## Task
With the pictures omitted, transcribe each line below exactly as it is.

★ ★ ★

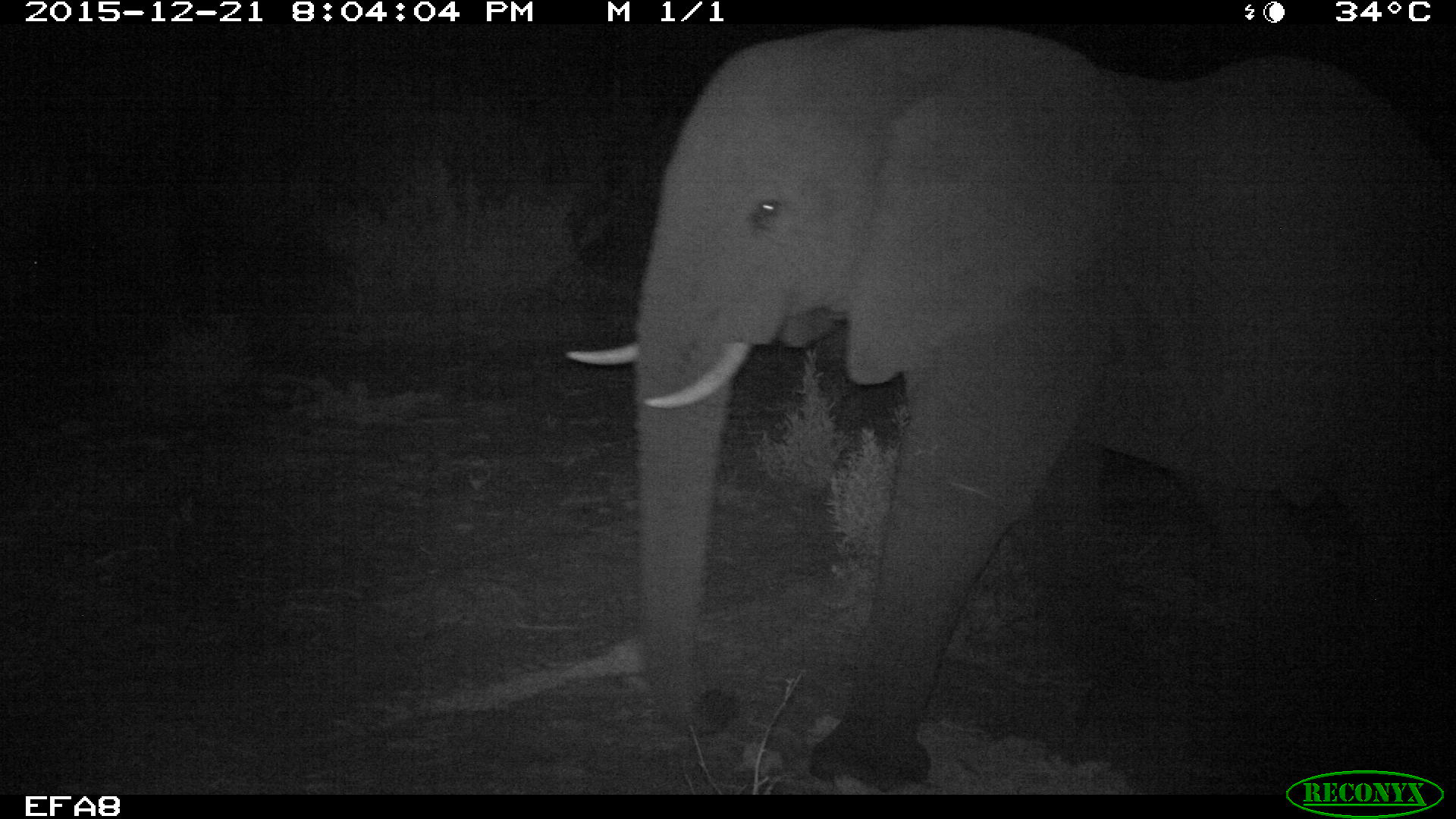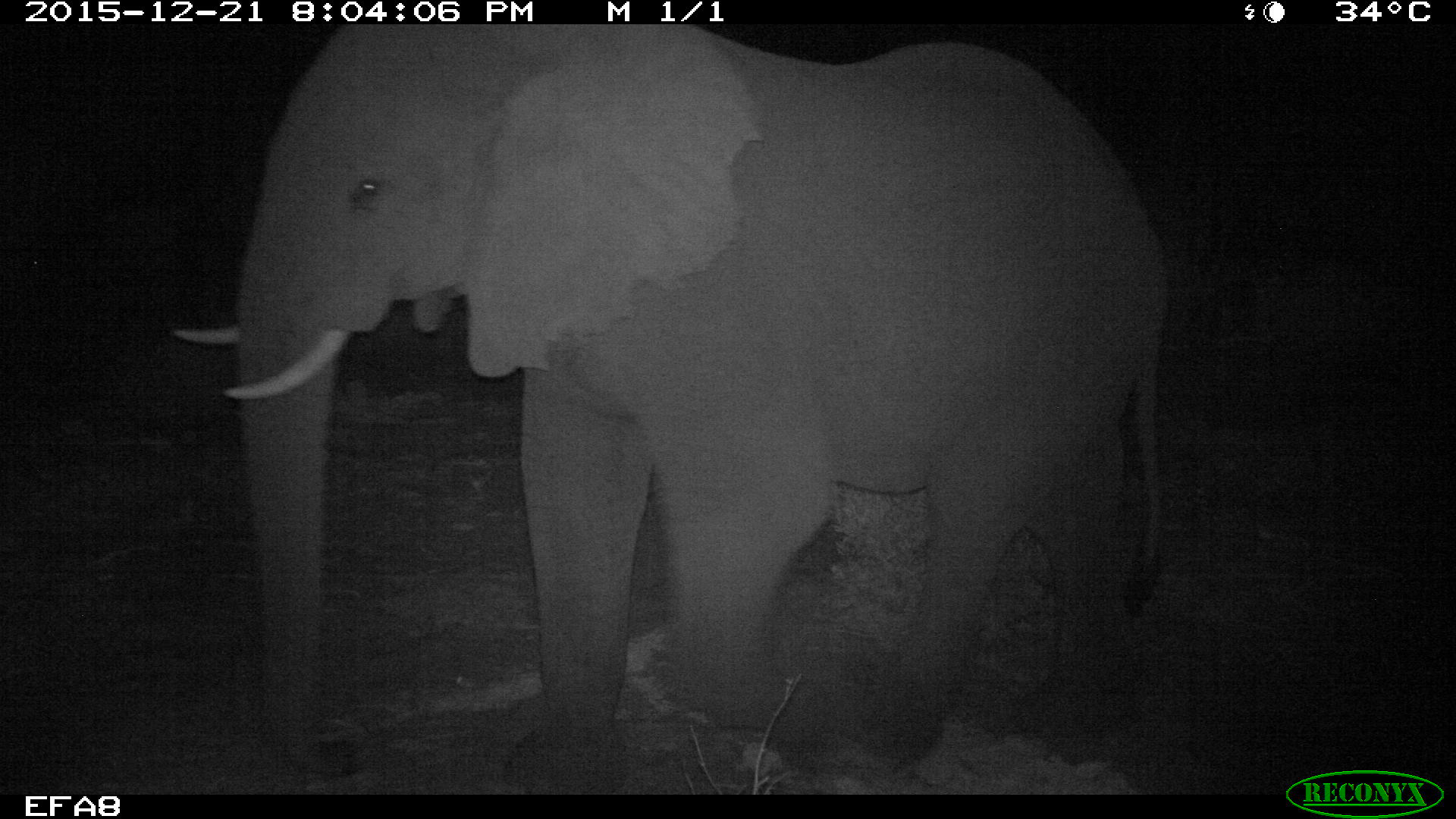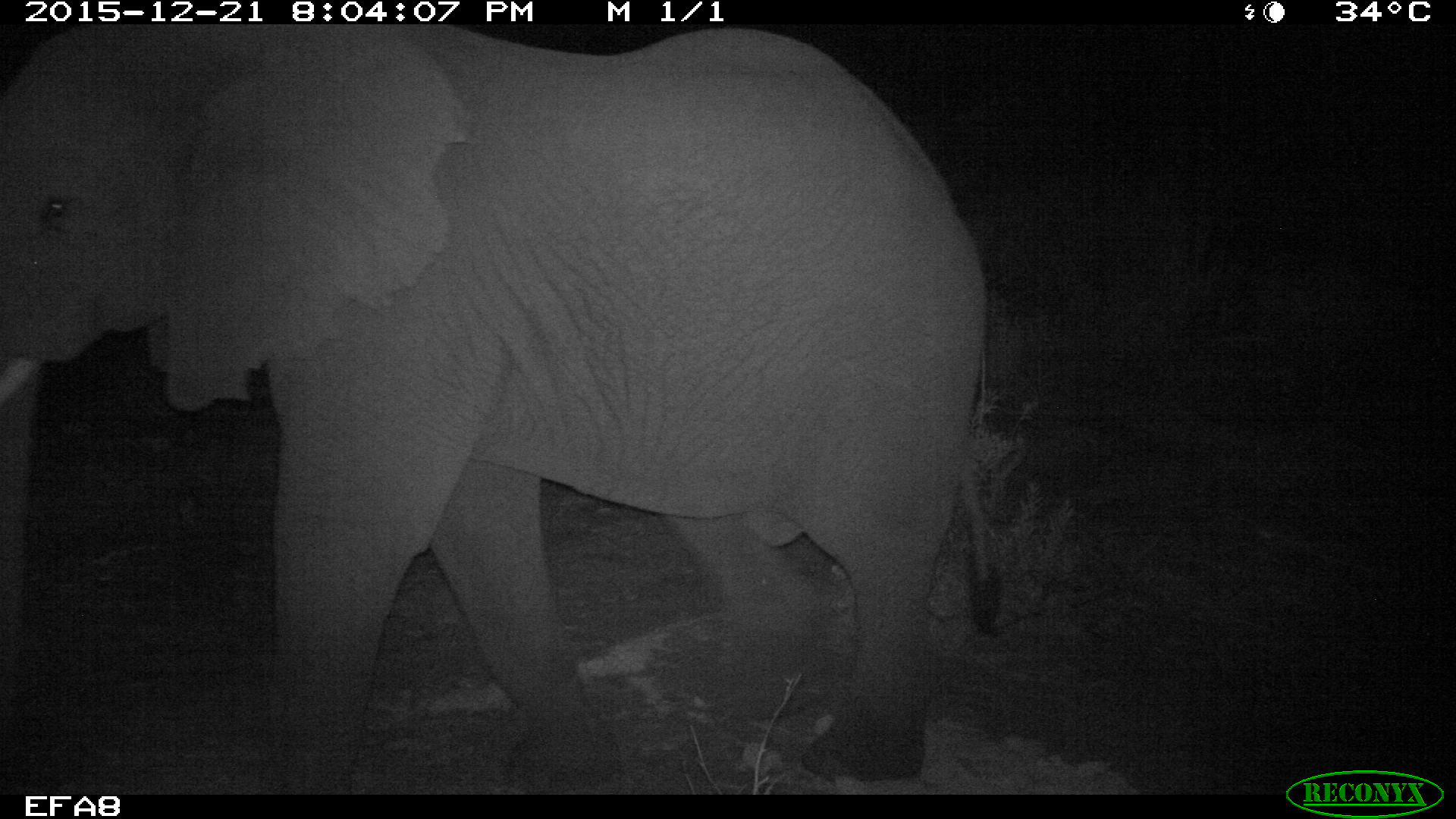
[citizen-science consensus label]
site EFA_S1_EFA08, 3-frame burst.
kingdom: Animalia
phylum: Chordata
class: Mammalia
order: Proboscidea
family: Elephantidae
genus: Loxodonta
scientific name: Loxodonta africana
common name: african bush elephant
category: elephant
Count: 1.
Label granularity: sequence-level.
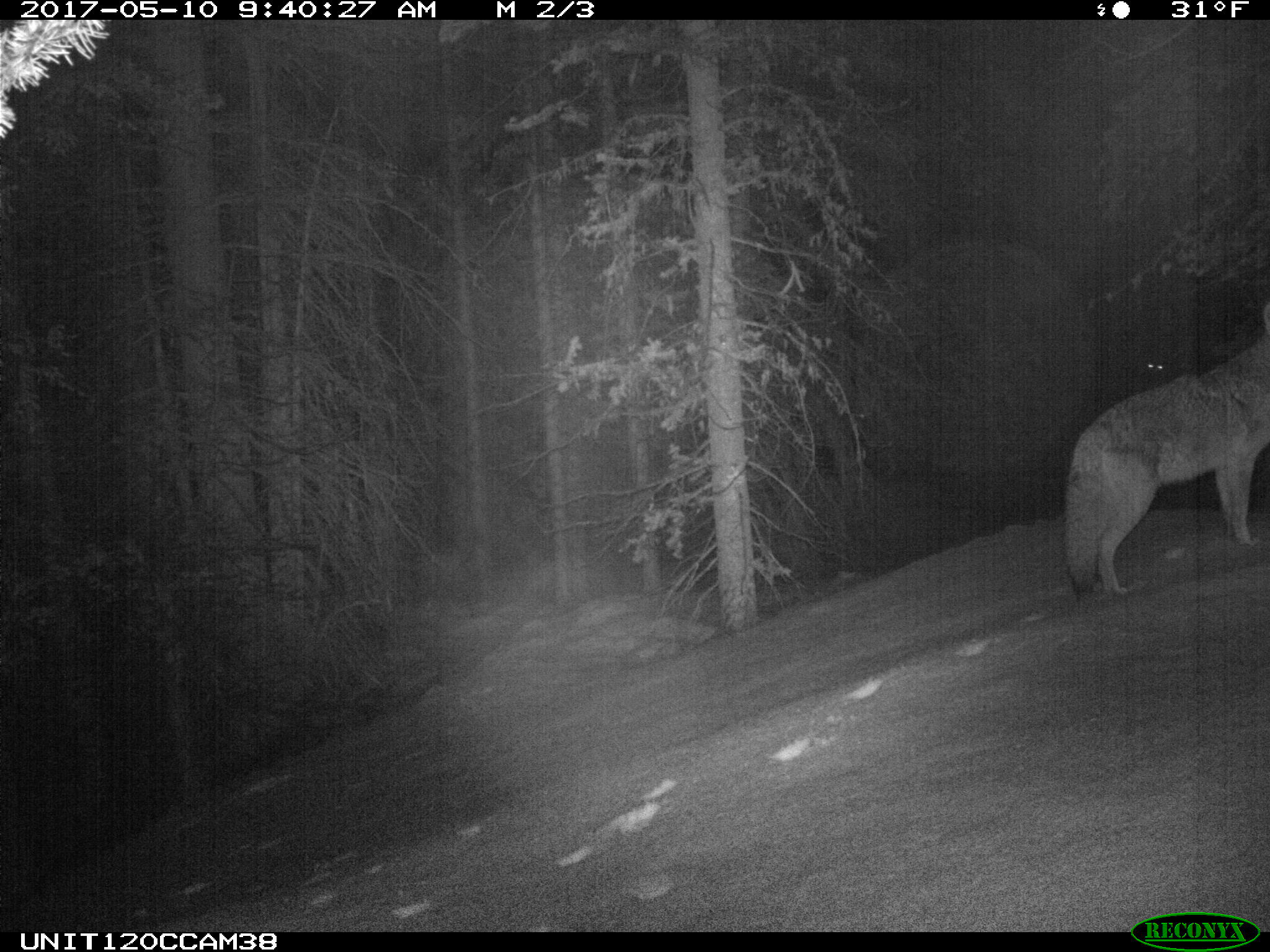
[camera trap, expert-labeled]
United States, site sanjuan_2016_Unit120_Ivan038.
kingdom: Animalia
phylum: Chordata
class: Mammalia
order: Carnivora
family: Canidae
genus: Canis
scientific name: Canis latrans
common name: coyote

★ ★ ★

## Response below
[citizen-science consensus label]
site EFA_S1_EFA08, 3-frame burst.
kingdom: Animalia
phylum: Chordata
class: Mammalia
order: Proboscidea
family: Elephantidae
genus: Loxodonta
scientific name: Loxodonta africana
common name: african bush elephant
category: elephant
Count: 1.
Label granularity: sequence-level.
[camera trap, expert-labeled]
United States, site sanjuan_2016_Unit120_Ivan038.
kingdom: Animalia
phylum: Chordata
class: Mammalia
order: Carnivora
family: Canidae
genus: Canis
scientific name: Canis latrans
common name: coyote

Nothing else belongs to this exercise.